Note that the present invention is not limited to the above-described embodiments, and the drive device of the present invention can be applied to, for example, a bellows-type pump structure.

In addition, it goes without saying that the present invention can be modified in various ways without departing from the gist of the invention.

(Effects of the invention) As is clear from the above explanation, according to the invention, the drive shaft part that reciprocates by the eccentric cam mechanism,
A pair of sliding surfaces are provided at symmetrical positions with respect to this central axis, and the eccentric cam members on the camshaft are made to correspond to these, and the drive shaft portion is extended rearward by a loop-shaped connecting portion. and a rear end corresponding to the abutment member of the stroke length adjustment mechanism is integrally provided at a position along the central axis, so that the eccentric cam mechanism and the stroke length adjustment mechanism act on the drive shaft. All forces are directed along the central axis, eliminating the biased force acting on the drive shaft, improving the durability and reliability of the drive device.Moreover, due to the above-mentioned loop-shaped connection structure, the drive shaft The reciprocating movement of can be performed without any interference with the operation of the eccentric cam mechanism,
Since the loop-shaped connecting portion is also integrally connected to the drive shaft portion in a loop-like manner, sufficient strength can be obtained, and the above effects can be achieved with a simple configuration.

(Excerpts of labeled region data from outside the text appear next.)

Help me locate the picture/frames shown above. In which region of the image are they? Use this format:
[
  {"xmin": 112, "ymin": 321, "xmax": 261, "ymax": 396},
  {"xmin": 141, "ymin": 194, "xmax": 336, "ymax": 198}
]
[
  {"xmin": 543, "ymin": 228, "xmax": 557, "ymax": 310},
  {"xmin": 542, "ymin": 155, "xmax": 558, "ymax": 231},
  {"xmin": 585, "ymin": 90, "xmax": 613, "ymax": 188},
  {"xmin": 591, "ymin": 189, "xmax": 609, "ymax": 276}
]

[Brief explanation of the drawing]

Fig. 1 is a vertical sectional view taken along the line shown in Fig. 2, which shows an embodiment of the drive device for a reciprocating pump according to the present invention; FIG. 3 is a cross-sectional view of the transmission portion. DESCRIPTION OF SYMBOLS 1... Pump body, 2... Pump head (pump part), 9... Drive shaft part, 10... Return spring, 12... Sliding part, 13... Eccentric cam mechanism, 14... Camshaft, 15, 16...Eccentric cam,
17... Worm wheel, 18... Drive motor, 19... Output shaft, 20... Worm, 21...
...Stroke length adjustment mechanism, 22...Abutment member, 2
3... Rotation adjustment body, S... Stroke length.

Claims (1)

[Claims for Utility Model Registration] The rotational drive of the output shaft 19 of the drive motor 18 is transmitted to the drive shaft section 9 via the eccentric cam mechanism 13 having the camshaft 14 to reciprocate along the drive shaft section in the axial direction. The pump unit 2 performs a pumping operation in the pump unit 2 through one end 9a of the drive shaft, and regulates the amount of reciprocating movement of the drive shaft to adjust the stroke length of the pump unit. In a reciprocating pump equipped with a stroke length adjustment mechanism 21 having an abutment member 22 that abuts against the drive shaft, the other end 9b of the drive shaft on the opposite side from the one end 9a is connected to the drive shaft. a pair of sliding contact surfaces located symmetrically with respect to the central axis of the drive shaft portion at intermediate portions between one end and the other end of the drive shaft portion; 91,9
A pair of eccentric cam members 15 and 16 are attached to the eccentric cam mechanism 13 and are mounted on the camshaft 14 so as to slide on these sliding surfaces and transmit power to the drive shaft. A reciprocating pump drive device, characterized in that the drive shaft portion is provided with a loop-shaped connecting portion 9c that is formed surrounding the eccentric cam mechanism 13 and connected to the other end portion 9b.